*** Opening of Supplied text ***

However, this much may be said. My twenty-two years of India had been on the whole, very happy ones. We had been knocked about a great deal; but in the only three places where we had been allowed more than a year’s residence I had learnt a good deal and made many friends.

Up till 1889, when I left India for good, I had not even tried to publish any of the literary work which I have attempted all my life. As I have mentioned, I did some press work for the editor of the Indian Public Opinion, and I had brought out, in India, a volume of Folk Tales which I had collected, with a few of Captain Temple’s notes; I called it Wide Awake Stories. I wrote it entirely for children, so that I considered it suffered considerably by being published in England with copious notes as Tales of the Punjab. I also with a friend’s help had published a housekeeping book, called The Indian Cook and Housekeeper, which has since gone into ten editions, has been translated into the vernacular, and is still, I believe, going strong. For, all my life, I have been a good cook—I may say a very good cook. Many a bridegroom’s sword has cut a wedding cake of my making, true lovers’ knots and real orange blossoms all complete; and my cream toffee and scones had a universal reputation. In fact, of all the good, if any, which my pen has done, I think the cookery book has done the most. I have had letters without end, thanking me for it, from would-be housekeepers, gardeners, cow-keepers, and chicken-rearers. Even from one poor man, delighted at having brought his wife through childbirth in the jungle with the volume in his hand. For it treats of everything. I spent a good deal of time over it, one leave, reading at the Radcliffe and Bodleian at Oxford; for I wished to be sure of my facts. My brother-in-law, Henry Nettleship, was fond of a joke, and I well remember, when I was agitating about the normal temperature of a cow, he met with Goldwin Smith in the street, to whom he presented me in these words: “Oh, Smith! This is my sister-in-law, she wants to know the normal temperature of the cow; no doubt you’ll be able to tell her.” The professor’s face was a study!

But perhaps the most striking testimony to the value of the book was when, in a far away Hebridean island, one of the carriage horses of the rich shooting tenant fell desperately ill. My brother, who happened to be one of the shooting guests, said, “Try my sister’s book; you have it”. Try it they did, while awaiting a reply from the smart Staffordshire stud-groom to whom they had telegraphed. And lo! when the answer came the treatment had not to be altered, it was identical. But then I had really taken “a immense o’ trouble” over the compilation. When one knows nothing or next to nothing to begin with, one has to be very careful. That is why I, as a rule, trust encyclopedias; one brain could not possibly contain all the information contained in a whole book of reference.

These two books then, both published in India, were my sole attempts at literature. I had not even any manuscripts; all had gone to the W.P.B. But I had, and still have, a very retentive pictorial memory. Though in theatricals I had no difficulty in committing my parts, I should not say that my memory either for books or faces was above the ordinary; but I have seldom met with one so absolutely pictorial. An instance will show this. Driving for the first time through a north-west province town, a friend said to me, “You see no difference, I presume, between this bazaar and Panjab ones?” “Yes, I do,” I replied instantly, “the colour of the chillies in grain sellers’ shops is different. It’s more yellow than red.” He laughed. The district we were in was famous for its yellow chillies. Now, before I go on to a totally different milieu in my Garden, it may be interesting if I envisage, and, as it were, size up the Panjab as I left it in 1889.

*** Close of Supplied text ***
*** Opening of Collected data ***

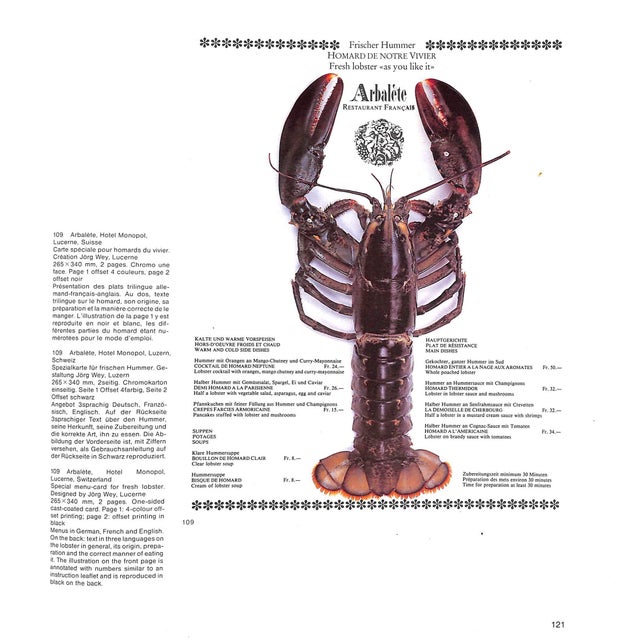 "Menu Designs" 1981 Schmidt, Hanspeter For Sale In New York - Image 6 of 12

*** Close of Collected data ***

Work to complete ▸
- A) Echo the memoir passage between "However, this much" and "made many friends.", inclusive.
- B) Answer these questions from the memoir passage:
(i) In what year did the narrator leave India for good?
(ii) Under what title was the volume of folk tales published in England?
(iii) How did the chillies in the grain sellers' shops of the north-west province town differ from those in Panjab bazaars?
- C) Pick up the memoir passage after its final sentence and carry it forward.
The material plays no part in what is asked here.

Answer section ▸
- A)
However, this much may be said. My twenty-two years of India had been on the whole, very happy ones. We had been knocked about a great deal; but in the only three places where we had been allowed more than a year’s residence I had learnt a good deal and made many friends.

- B)
(i) 1889.
(ii) Tales of the Punjab.
(iii) They were more yellow than red.

- C)
Except close to the large towns there was no visible sign whatever of unrest, though the Arya Somaj had started its teaching. I had inspected—unofficially, since they received no Government grant—two of their female schools. They were very earnest, very praiseworthy; but absolutely ineffectual; still the movement was making headway. The Mussulmans were, I should say, quiescent. We heard nothing of communal riots, but, of course, there was much less admixture of race. The railways had not yet made the moulvie sit cheek by jowl with the Hindu yogi in a third class carriage all over the countryside. On the other hand, those same railways had brought an immense number of Bengalis up country. The craze for reports and schedules had begun to rage, and the Bengalis were, of course, much better clerks than the Panjabis. As an instance of this invasion, I remember once when taken to a great missionary rally by a dear friend who mistrusted me utterly and bound me over not to open my mouth, I broke my promise by asking one question, and one only.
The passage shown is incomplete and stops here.